A livello provinciale, invece, è Lecce con il 16,5% (+36.500 unità) ad aver ottenuto l’incremento percentuale maggiore. Seguono Benevento con +12,4% (+10mila unità), Enna con +11,2% (+4.800 unità), Frosinone con +10,9% (+16.600 unità) e Ragusa con +9,4% (+10mila unità). Non tutto il Mezzogiorno, però, ha potuto contare su risultati positivi. Tra gli ultimi posti nella graduatoria provinciale ci sono in particolare il Sud Sardegna e Siracusa dove la contrazione occupazionale per entrambe è stata di meno 4,3 per cento (la prima con meno 4.900 unità e la seconda con -5mila), Caltanissetta con -5,2% (- 3.400 unità), Sassari con -6,8% (-12.600 unità) e, infine, chiude la classifica la provincia marchigiana di Fermo con -7,9% (-6mila unità).
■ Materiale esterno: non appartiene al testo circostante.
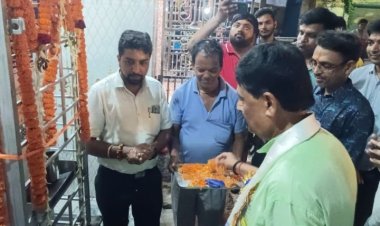 शनि मंदिर के प्रांगण में वॉटर कूलर मशीन का उद्घाटन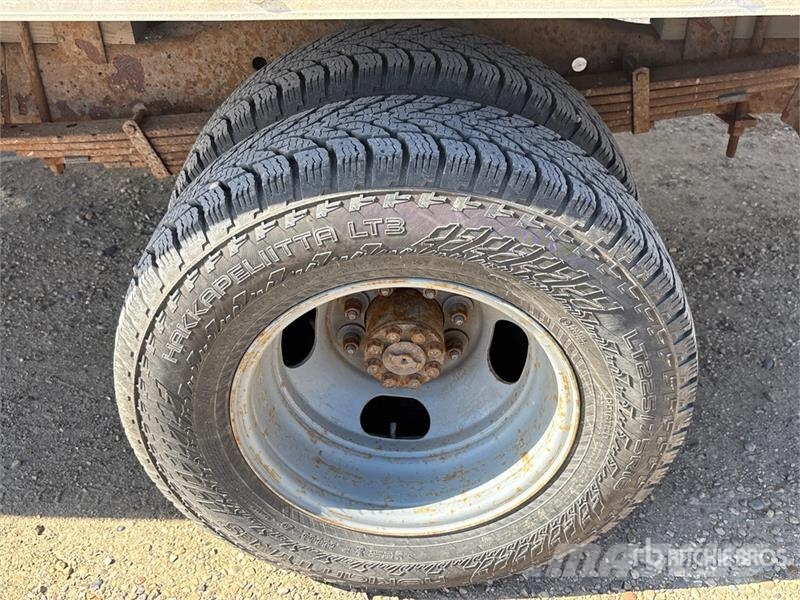 GMC Savana 3500 Sanduk kamioni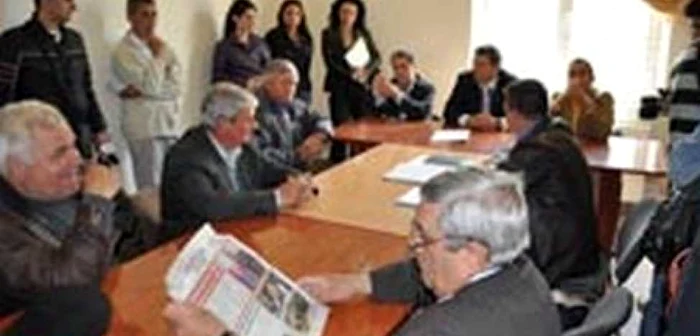 Activitatea Consiliului local încetează pe 22 noiembrie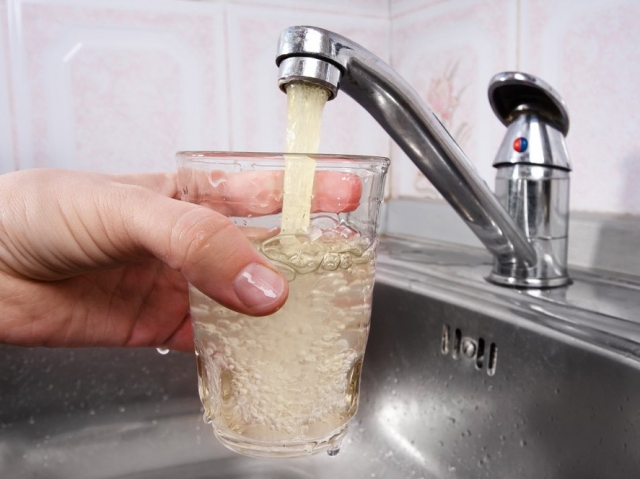 Какую воду мы пьем из-под крана? Какую воду мы пьем из-под крана?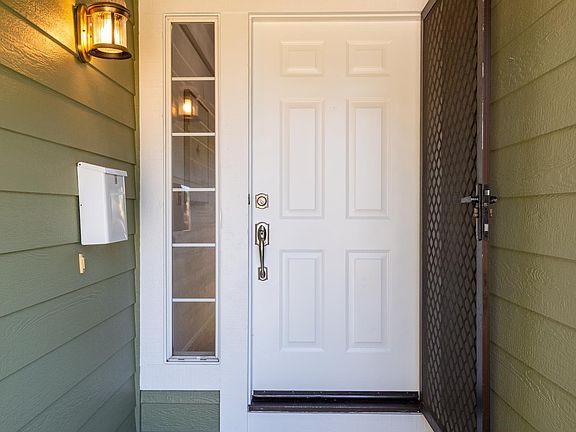 2nd image of 476 Talbot Avenue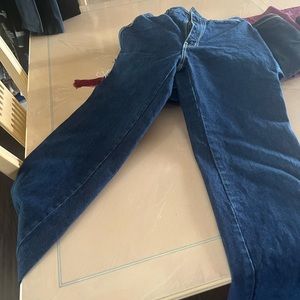 Vintage Jordache jeans Waist 31 they have been cut need to hemThe length is 28.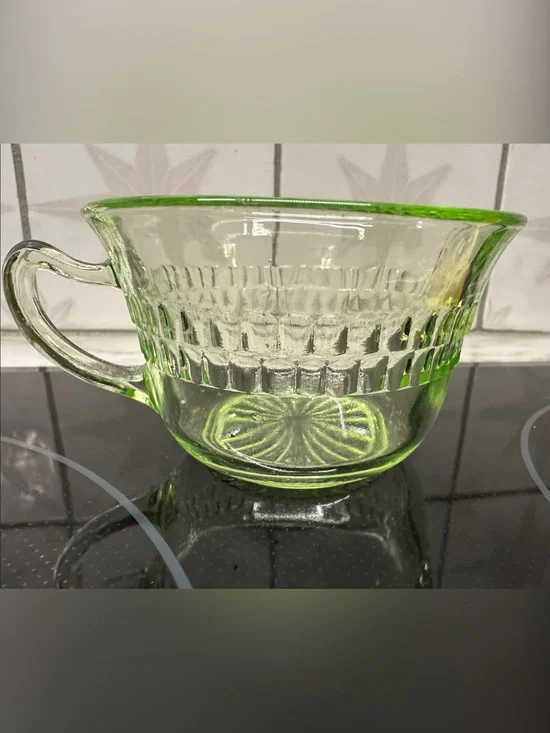 Anchor Hocking Uranium Green Depression Glass Roulette Pattern Tea Cup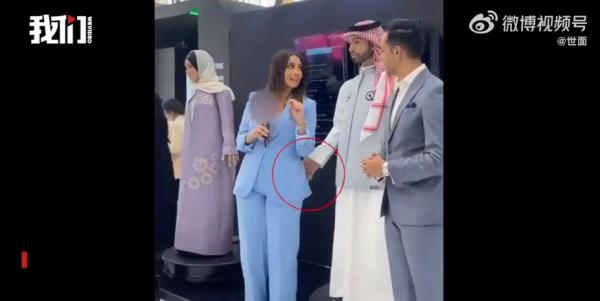 沙特一机器人摸美女记者臀部：工程师称技术故障引发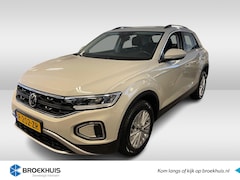 Volkswagen T-Roc - 1.0 111PK TSI Life | Multimedia Pakket | Climate Control | ACC | Apple Carplay |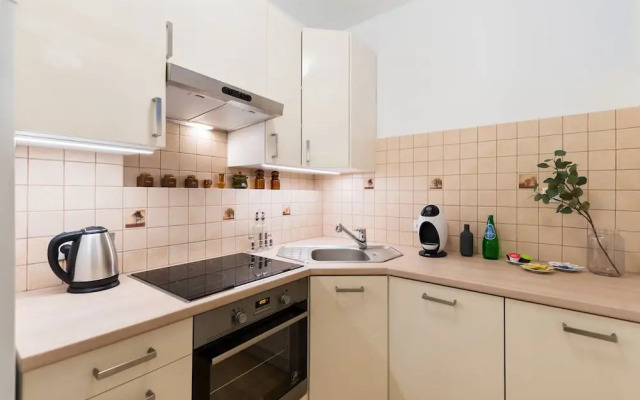 Grand Theater Comfortable Apartment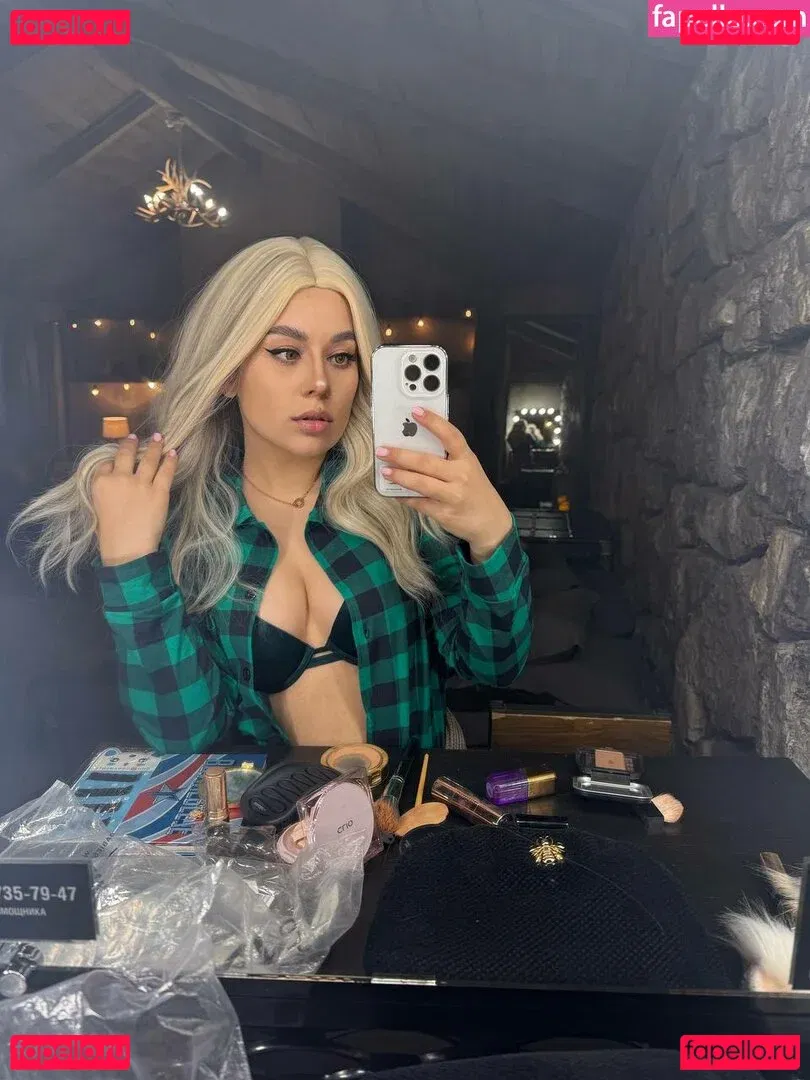 HoneyGirl Onlyfans Photo Gallery 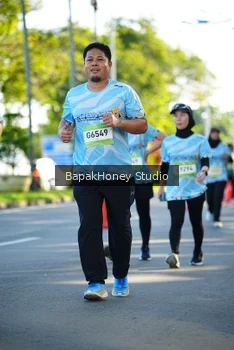 Runner Photo 1576828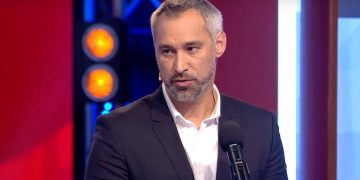 Рябошапке вручена повестка в армию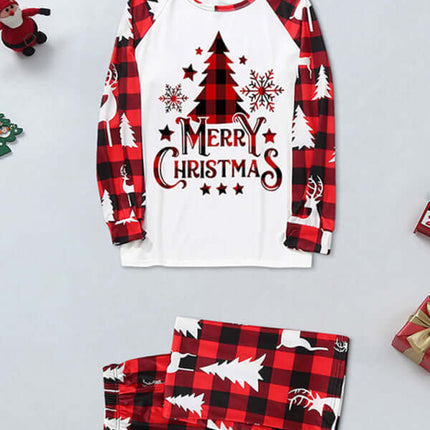 Family Matching Christmas Pajamas – Classic Plaid Holiday Sleepwear Sets for Adults & Kids with festive design.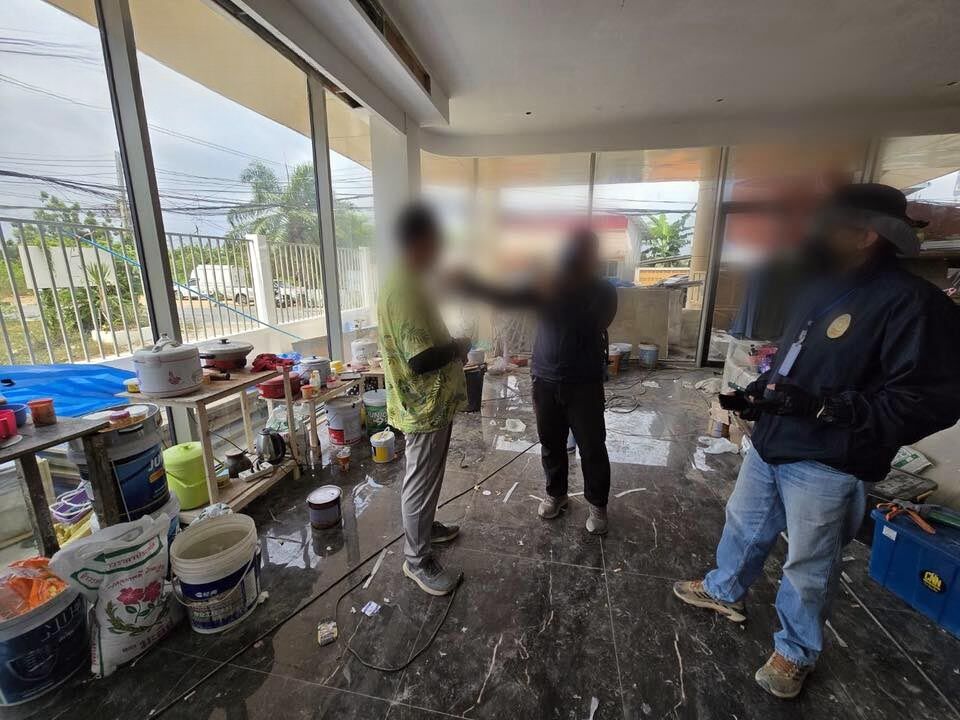 Pattaya construction site sees arrest of illegal Chinese worker | News by Thaiger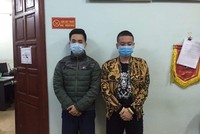 Tùng và Minh tại cơ quan công an (Ảnh: Công an cung cấp).
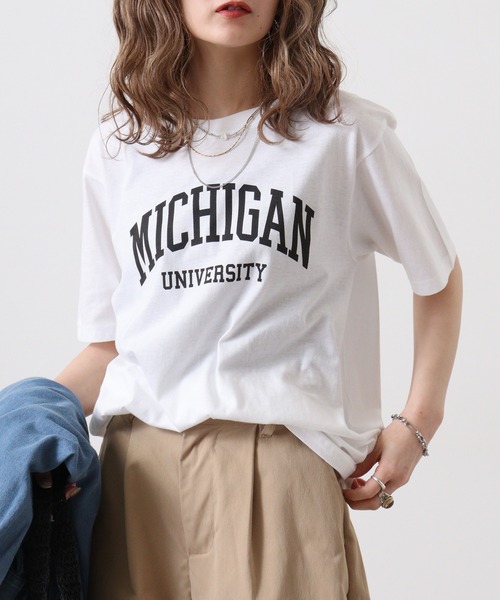 Футболка с коротким рукавом, с логотипом колледжа Spiritoso, бело-черная
Футболка с коротким рукавом, с логотипом колледжа Spiritoso, бело-черная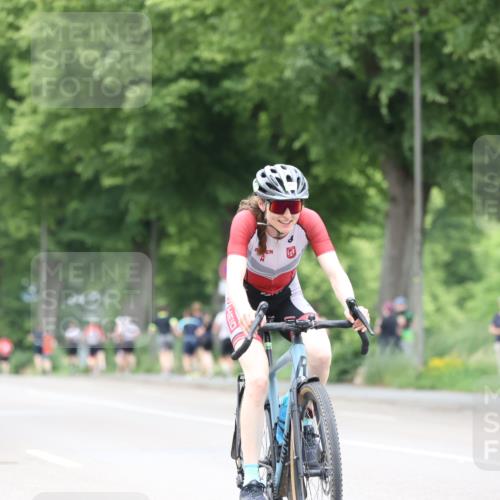15.06.2025 - 7 Türme Triathlon Yannick Fuchs http://msf.ph/oto/7962499 15.06.2025 13:51:55 Radfahren 823, 845 meine-sportfotos.de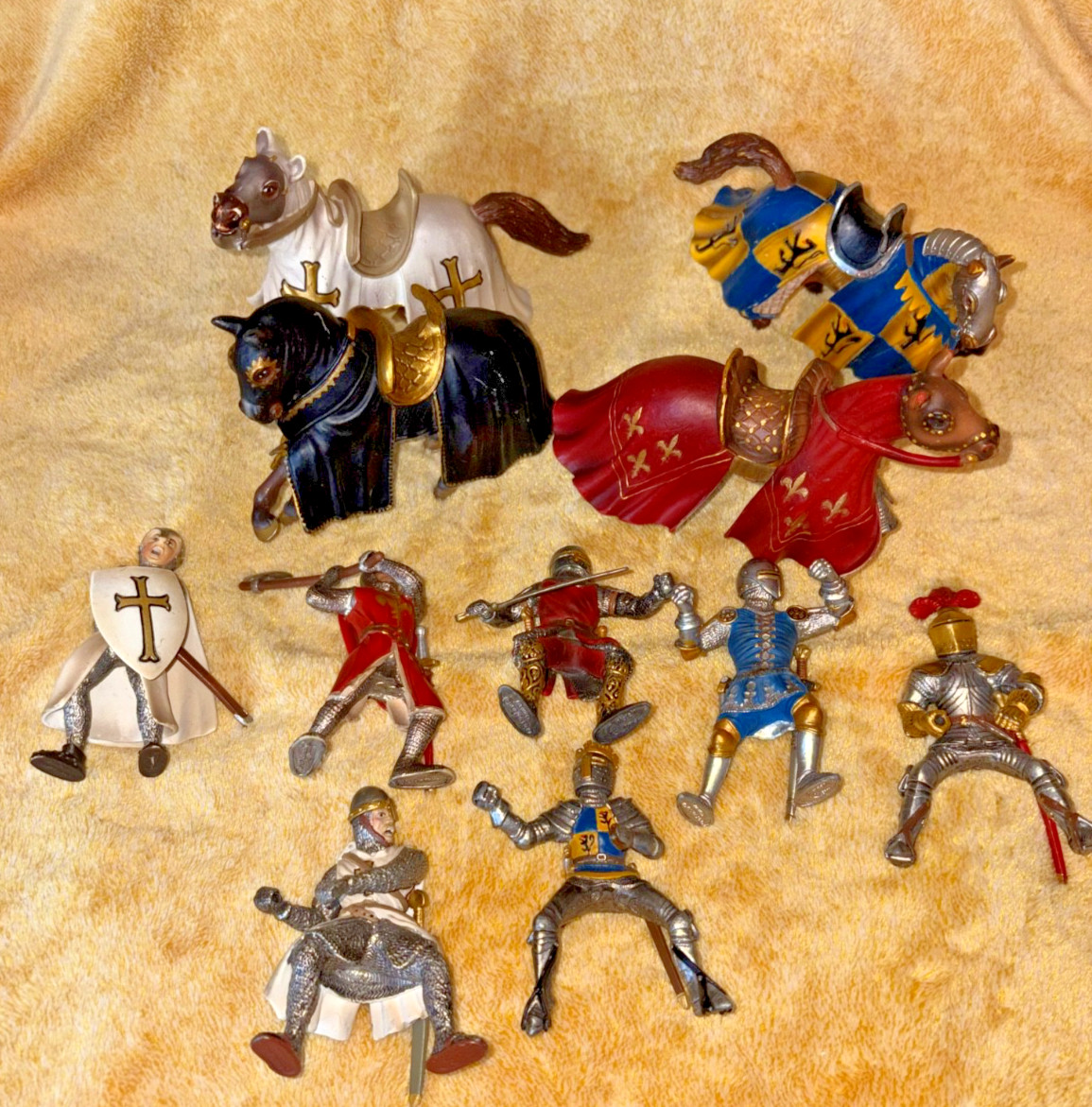 Bundle of Schleich Medieval Knights, Armoured Horses Fantasy figures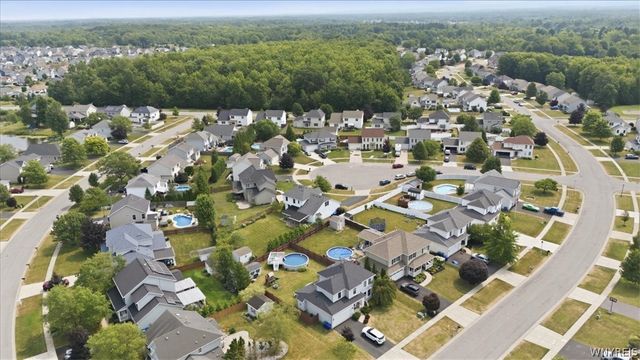 6501 Pincherry, Hamburg, NY 14085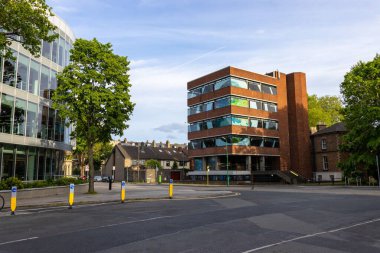 Gökyüzünün altındaki modern bir binanın güzel manzarası.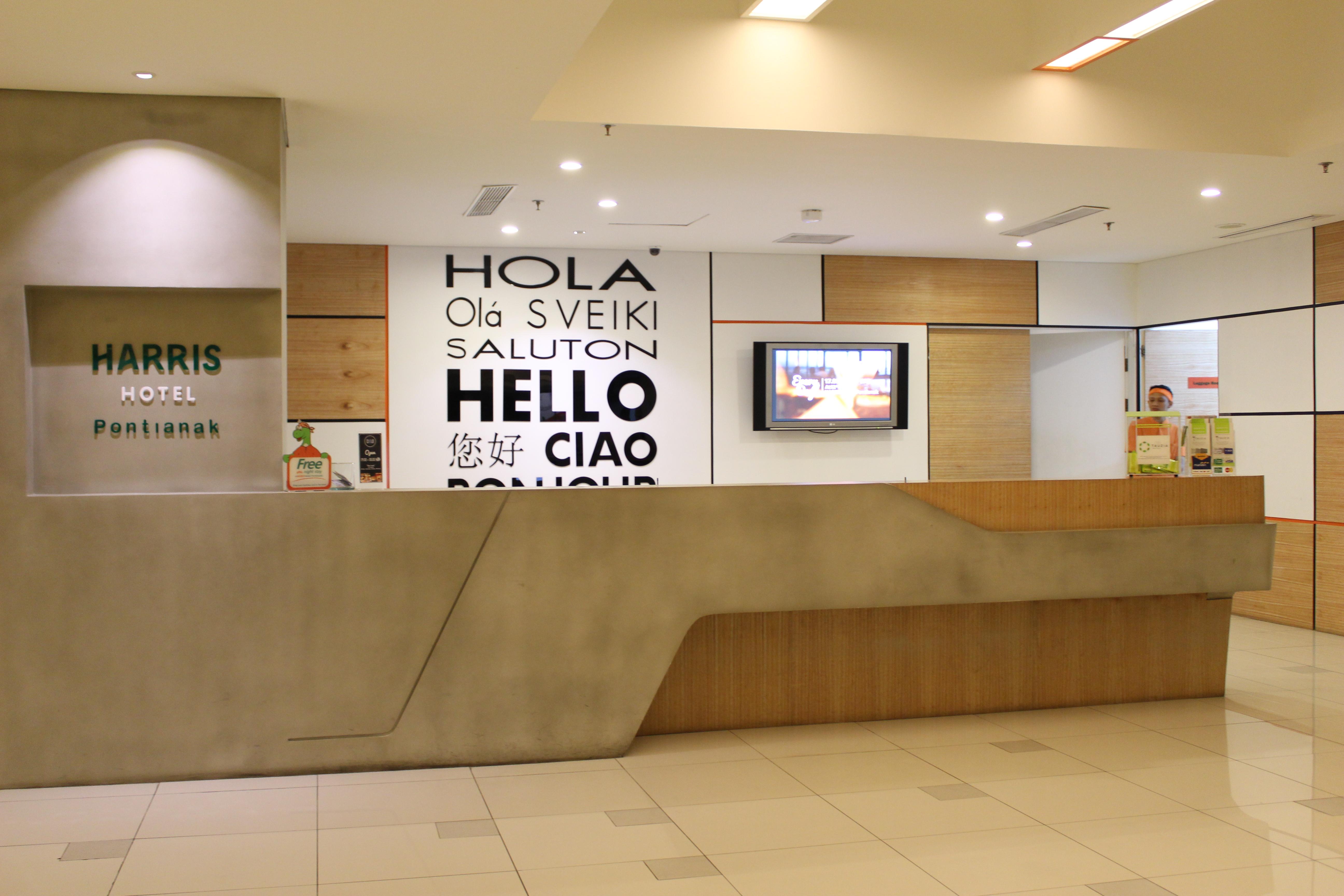 Harris Hotel Pontianak Exterior foto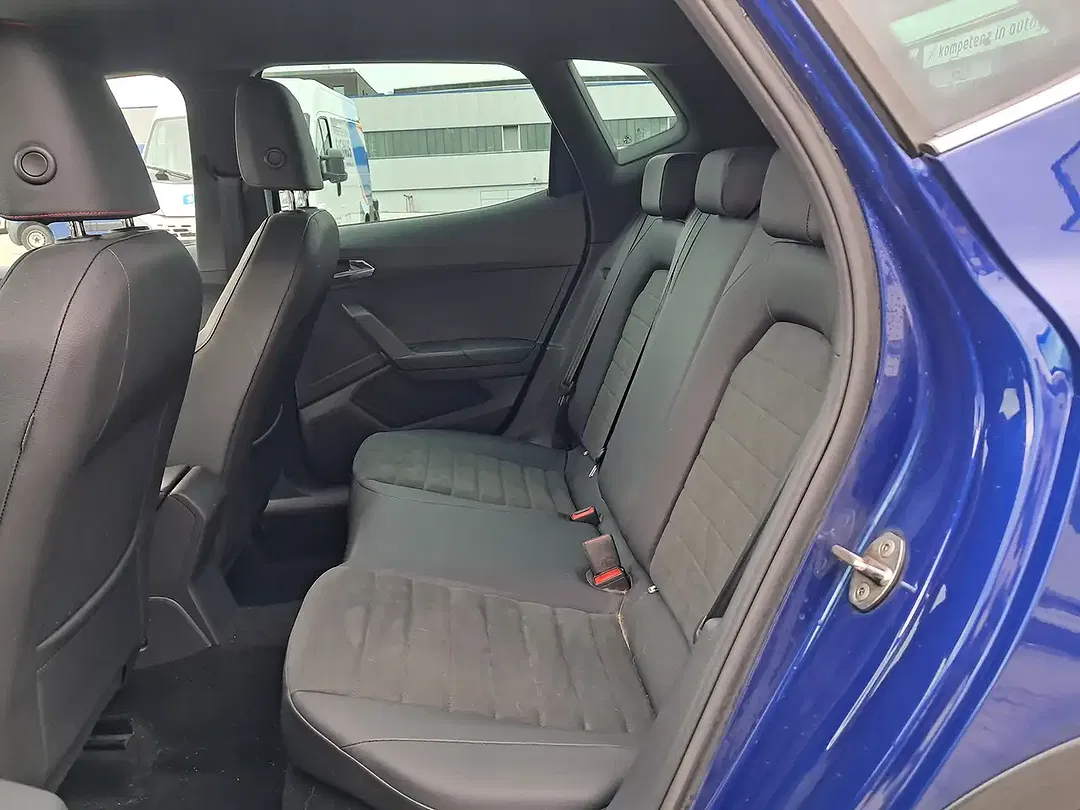 SEAT Arona - Thumbnail 12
In ogni caso, nel 2023, spiega l’Associazione degli artigiani e delle piccole e medie imprese di Mestre, “il numero degli occupati in Italia ha raggiunto 23,6 milioni di unità, 471mila in più rispetto al periodo pre-Covid, di cui 213mila hanno interessato il Sud che è stata la ripartizione geografica che ha registrato l’incremento percentuale più elevato del Paese (più 3,5%). E le previsioni ci dicono anche che lo stock complessivo di occupati è destinato a crescere ulteriormente, raggiungendo i 24 milioni di lavoratori entro il 2025”.

CONTRATTI E PERSONALE

Anche lo scorso anno, prosegue la CGIA, “abbiamo raggiunto un’incidenza dell’84 per cento di chi ha un contratto di lavoro a tempo determinato (15,57 milioni su 18,54 milioni) sul totale dei dipendenti. Se confrontiamo il numero dei lavoratori nel 2023 con un posto di lavoro a tempo indeterminato con gli stessi dati del periodo pre-pandemia, l’aumento è stato di 742mila unità (più 5%). È sempre più richiesto personale qualificato. Infine, il numero dei lavoratori altamente specializzati/qualificati è aumentato nell’ultimo anno del 5,8 per cento (oltre 464mila), pari al 96,5 per cento dei nuovi posti di lavoro creati nel 2023; mentre rispetto al 2019 la variazione resta positiva (+2,3 per cento), ma più contenuta rispetto all’anno precedente (+192 mila) con un’incidenza del 40,7 per cento sui nuovi posti di lavoro creati negli ultimi quattro anni”.

CRITICITÀ

Ma la CGIA sottolinea anche che permangono ancora molte criticità: “Nonostante possiamo contare su questi risultati di notevole importanza, ci sono ancora alcune criticità che facciamo fatica a superare. Il principale – spiega l’associazione di Mestre – resta il basso tasso di occupazione; tra i 20 Paesi dell’Area Euro, l’Italia è il fanalino di coda con un “misero” 61,5%, contro una media dell’Eurozona del 70,1%. Non va trascurato anche il trend registrato dai lavoratori autonomi – aggiunge la CGIA -; rispetto al 2019 sono diminuiti di 223mila unità (meno 4,2%), nonostante nell’ultimo anno si sia registrato un lieve segnale di ripresa di oltre 62mila unità, con una percentuale positiva dell’1,3%”.